On Wednesday, US President Trump dictated the tariff rate for India through a tweet on Truth.Social, which will become effective from the August 1 deadline. While describing India as a friend, Trump criticized the Asian giant for buying defence equipment and energy products from Russia amid its ongoing war with Ukraine, and for imposing the highest tariffs on the US among its key trading partners.
“India have always bought a vast majority of their military equipment from Russia, and are Russia’s largest buyer of ENERGY, at a time when everyone wants Russia to stop. India will therefore be paying a tariff of 25%, plus a penalty for the above, starting on August 1”, Trump wrote.
Meanwhile, the Indian government has responded that the administration will take all steps necessary to “secure our national interest” while remaining committed to "concluding a fair, balanced and mutually beneficial bilateral trade agreement", BBC News reported.
The impact of Trump’s tariffs on imports from India is also visible on Indian equity markets, which had already been facing the wrath of consistent selling by Foreign Institutional Investors (FIIs). In July, FIIs have sold Rs. 42,077.77 crores worth of shares. Moderate quarterly earnings growth from India Inc. and global trade uncertainty remained key drivers behind weakness in Indian markets.
USD/INR trades firmly near a fresh five-month high of around 87.80 at open on Thursday. The pair trades firmly as the 20-day Exponential Moving Average (EMA) slopes higher to near 86.63, indicating a strong uptrend.
The 14-day Relative Strength Index (RSI) oscillates inside the 60.00-80.00 range, suggesting a strong bullish momentum.
Looking down, the 20-day EMA will act as key support for the major. On the upside, the February 10 high around 88.15 will be a critical hurdle for the pair.
The Indian Rupee (INR) is one of the most sensitive currencies to external factors. The price of Crude Oil (the country is highly dependent on imported Oil), the value of the US Dollar – most trade is conducted in USD – and the level of foreign investment, are all influential.

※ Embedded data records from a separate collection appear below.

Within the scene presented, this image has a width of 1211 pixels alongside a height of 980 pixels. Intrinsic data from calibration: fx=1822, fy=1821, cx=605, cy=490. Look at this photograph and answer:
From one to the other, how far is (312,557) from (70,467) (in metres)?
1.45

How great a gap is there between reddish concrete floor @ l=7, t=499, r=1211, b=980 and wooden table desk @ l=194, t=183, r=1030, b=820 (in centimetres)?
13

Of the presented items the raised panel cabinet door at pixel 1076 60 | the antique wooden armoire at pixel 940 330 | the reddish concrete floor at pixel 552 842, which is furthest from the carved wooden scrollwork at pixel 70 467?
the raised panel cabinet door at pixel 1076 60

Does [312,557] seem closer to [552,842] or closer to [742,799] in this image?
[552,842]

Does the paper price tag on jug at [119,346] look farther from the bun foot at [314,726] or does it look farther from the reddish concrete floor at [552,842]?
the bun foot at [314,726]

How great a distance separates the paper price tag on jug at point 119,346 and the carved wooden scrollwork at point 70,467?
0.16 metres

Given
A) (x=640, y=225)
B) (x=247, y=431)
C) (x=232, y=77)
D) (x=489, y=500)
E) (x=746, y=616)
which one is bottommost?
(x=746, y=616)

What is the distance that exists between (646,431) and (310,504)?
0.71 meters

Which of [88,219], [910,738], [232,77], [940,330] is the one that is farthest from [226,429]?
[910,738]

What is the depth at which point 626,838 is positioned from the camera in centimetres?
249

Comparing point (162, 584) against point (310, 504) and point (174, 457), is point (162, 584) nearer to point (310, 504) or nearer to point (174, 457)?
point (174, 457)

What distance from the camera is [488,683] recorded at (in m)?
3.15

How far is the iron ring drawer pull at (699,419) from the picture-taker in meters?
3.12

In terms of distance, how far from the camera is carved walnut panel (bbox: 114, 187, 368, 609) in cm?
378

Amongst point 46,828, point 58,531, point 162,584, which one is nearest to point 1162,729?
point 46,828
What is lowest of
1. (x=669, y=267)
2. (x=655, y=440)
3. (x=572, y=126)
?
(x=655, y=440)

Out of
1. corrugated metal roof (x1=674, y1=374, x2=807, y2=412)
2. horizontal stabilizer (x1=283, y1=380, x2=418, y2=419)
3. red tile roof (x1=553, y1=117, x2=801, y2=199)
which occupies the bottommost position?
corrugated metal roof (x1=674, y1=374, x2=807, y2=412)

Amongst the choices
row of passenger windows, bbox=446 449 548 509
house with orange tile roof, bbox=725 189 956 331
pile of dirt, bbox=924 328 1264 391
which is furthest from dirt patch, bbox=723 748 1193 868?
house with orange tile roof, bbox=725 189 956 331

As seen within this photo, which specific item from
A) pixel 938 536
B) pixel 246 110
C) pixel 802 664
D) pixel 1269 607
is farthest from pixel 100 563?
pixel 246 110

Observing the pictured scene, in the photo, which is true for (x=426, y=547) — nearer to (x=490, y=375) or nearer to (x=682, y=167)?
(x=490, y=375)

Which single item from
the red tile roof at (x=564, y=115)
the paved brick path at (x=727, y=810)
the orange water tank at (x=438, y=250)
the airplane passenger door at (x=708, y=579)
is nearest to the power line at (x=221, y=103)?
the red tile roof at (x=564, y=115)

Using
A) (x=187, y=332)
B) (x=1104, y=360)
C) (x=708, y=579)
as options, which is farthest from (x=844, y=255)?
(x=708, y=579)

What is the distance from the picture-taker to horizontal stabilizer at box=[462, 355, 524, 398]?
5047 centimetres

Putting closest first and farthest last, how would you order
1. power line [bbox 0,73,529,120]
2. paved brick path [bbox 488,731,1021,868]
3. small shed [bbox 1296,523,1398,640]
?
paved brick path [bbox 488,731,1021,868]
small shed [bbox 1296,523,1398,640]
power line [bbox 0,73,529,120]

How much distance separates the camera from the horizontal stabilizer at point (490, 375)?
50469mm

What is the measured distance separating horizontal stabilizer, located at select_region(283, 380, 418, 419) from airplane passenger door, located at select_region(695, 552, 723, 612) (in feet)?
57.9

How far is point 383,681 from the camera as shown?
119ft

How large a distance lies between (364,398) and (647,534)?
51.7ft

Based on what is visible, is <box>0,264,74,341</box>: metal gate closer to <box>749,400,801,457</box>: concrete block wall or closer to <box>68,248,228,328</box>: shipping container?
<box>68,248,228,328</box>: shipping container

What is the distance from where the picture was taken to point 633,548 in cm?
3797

Direct intervention by the Reserve Bank of India (RBI) in FX markets to keep the exchange rate stable, as well as the level of interest rates set by the RBI, are further major influencing factors on the Rupee.
The Reserve Bank of India (RBI) actively intervenes in forex markets to maintain a stable exchange rate, to help facilitate trade. In addition, the RBI tries to maintain the inflation rate at its 4% target by adjusting interest rates. Higher interest rates usually strengthen the Rupee. This is due to the role of the ‘carry trade’ in which investors borrow in countries with lower interest rates so as to place their money in countries’ offering relatively higher interest rates and profit from the difference.
Macroeconomic factors that influence the value of the Rupee include inflation, interest rates, the economic growth rate (GDP), the balance of trade, and inflows from foreign investment. A higher growth rate can lead to more overseas investment, pushing up demand for the Rupee. A less negative balance of trade will eventually lead to a stronger Rupee. Higher interest rates, especially real rates (interest rates less inflation) are also positive for the Rupee. A risk-on environment can lead to greater inflows of Foreign Direct and Indirect Investment (FDI and FII), which also benefit the Rupee.
Higher inflation, particularly, if it is comparatively higher than India’s peers, is generally negative for the currency as it reflects devaluation through oversupply. Inflation also increases the cost of exports, leading to more Rupees being sold to purchase foreign imports, which is Rupee-negative. At the same time, higher inflation usually leads to the Reserve Bank of India (RBI) raising interest rates and this can be positive for the Rupee, due to increased demand from international investors. The opposite effect is true of lower inflation.